The Father of Japanese Baseball

>> Saturday, June 9, 2007

My friend Judy Eastwood sent me a newspaper article from the Maine Sunday Telegram of May 20th, which tells the story of a Gorham, Maine man who went to Japan in the late 1800s to teach English, and ended up teaching them far more:

On a day in 1872 or a year later, depending on who's telling the story, Horace Wilson decided his students at the First Higher School of Tokyo needed to get away from their class lessons. A little physical exercise in the form of hitting a ball, throwing it and running would get the blood pumping.

The game was baseball, of course. If you've read the end notes to Samurai Shortstop, you'll know that Horace Wilson is credited with introducing baseball to Japan--although the sources I had said that Wilson wasn't a teacher at First Higher, but at Tokyo University. (Otherwise I might have used him as a character!)

What I find most interesting about the article is how Japanese baseball officials went looking for someone from Horace Wilson's family to represent him during Wilson's induction into the Japanese Baseball Hall of Fame in 2001:

A century passed before a representative of Asahi Shimbun, one of Japan's national newspapers, showed up at the Wilson farm, now owned by Abigail Sanborn and Balcomb. "We didn't have any idea what he wanted," said Balcomb, who teaches calculus and contemporary math, among other classes, at Saint Joseph's College of Maine.

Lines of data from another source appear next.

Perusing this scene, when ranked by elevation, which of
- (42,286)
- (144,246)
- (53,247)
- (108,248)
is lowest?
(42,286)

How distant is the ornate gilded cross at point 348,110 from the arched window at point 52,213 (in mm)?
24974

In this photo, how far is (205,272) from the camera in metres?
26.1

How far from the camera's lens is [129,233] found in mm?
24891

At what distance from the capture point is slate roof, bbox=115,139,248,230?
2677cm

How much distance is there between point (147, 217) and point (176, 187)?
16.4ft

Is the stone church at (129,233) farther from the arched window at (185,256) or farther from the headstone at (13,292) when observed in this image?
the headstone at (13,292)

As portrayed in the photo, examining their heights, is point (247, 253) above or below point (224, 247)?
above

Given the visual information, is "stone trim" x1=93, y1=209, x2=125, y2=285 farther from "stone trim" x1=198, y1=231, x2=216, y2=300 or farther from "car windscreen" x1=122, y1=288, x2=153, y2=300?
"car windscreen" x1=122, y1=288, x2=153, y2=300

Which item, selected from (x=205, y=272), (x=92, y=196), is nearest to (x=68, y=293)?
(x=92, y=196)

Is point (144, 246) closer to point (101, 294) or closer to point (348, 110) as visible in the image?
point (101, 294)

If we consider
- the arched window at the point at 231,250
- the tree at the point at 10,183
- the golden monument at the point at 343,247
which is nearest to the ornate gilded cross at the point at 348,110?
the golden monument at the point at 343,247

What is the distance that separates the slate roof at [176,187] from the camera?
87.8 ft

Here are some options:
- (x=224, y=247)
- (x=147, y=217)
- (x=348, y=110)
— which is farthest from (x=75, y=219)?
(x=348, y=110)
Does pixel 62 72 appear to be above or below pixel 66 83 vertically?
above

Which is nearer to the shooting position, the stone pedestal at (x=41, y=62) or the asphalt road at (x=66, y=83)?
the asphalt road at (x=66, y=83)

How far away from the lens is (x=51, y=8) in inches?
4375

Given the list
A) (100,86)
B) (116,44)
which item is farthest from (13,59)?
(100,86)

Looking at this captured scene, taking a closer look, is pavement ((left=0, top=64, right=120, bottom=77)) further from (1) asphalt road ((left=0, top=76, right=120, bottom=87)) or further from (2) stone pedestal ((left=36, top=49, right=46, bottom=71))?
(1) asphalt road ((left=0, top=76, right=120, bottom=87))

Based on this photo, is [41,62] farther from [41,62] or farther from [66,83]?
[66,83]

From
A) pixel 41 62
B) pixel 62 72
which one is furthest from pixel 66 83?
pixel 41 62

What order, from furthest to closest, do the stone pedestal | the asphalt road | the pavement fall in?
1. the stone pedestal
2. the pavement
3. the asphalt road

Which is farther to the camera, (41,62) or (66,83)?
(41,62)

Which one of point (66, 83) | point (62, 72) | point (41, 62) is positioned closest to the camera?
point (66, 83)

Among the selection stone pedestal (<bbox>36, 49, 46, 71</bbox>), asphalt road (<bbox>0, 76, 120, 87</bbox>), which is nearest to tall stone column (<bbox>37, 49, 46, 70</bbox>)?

The Japanese weren't satisfied with the notion that baseball just happened to take root in their country. They wanted the man responsible for planting the seed. Their evidence pointed to Horace Wilson. To honor him properly and promote baseball in Japan, his family had to be found.

In June 2001, a small delegation arrived at the farm to formally invite Wilson family members to Japan. The newspaper, along with Japanese baseball federations, planned a ceremony to recognize Uncle Horace before the 83rd National High School Baseball Championship Series at the famed Koshien Stadium in Nishinomiya. Dice-K had pitched his Yokohama team to the championship at Koshien three years earlier.

"It was a terribly hot day," said Balcomb of the second visit. "We were haying. I was in the barn, up to my knees in manure, milking, and one of the Japanese came in to watch. He didn't speak English."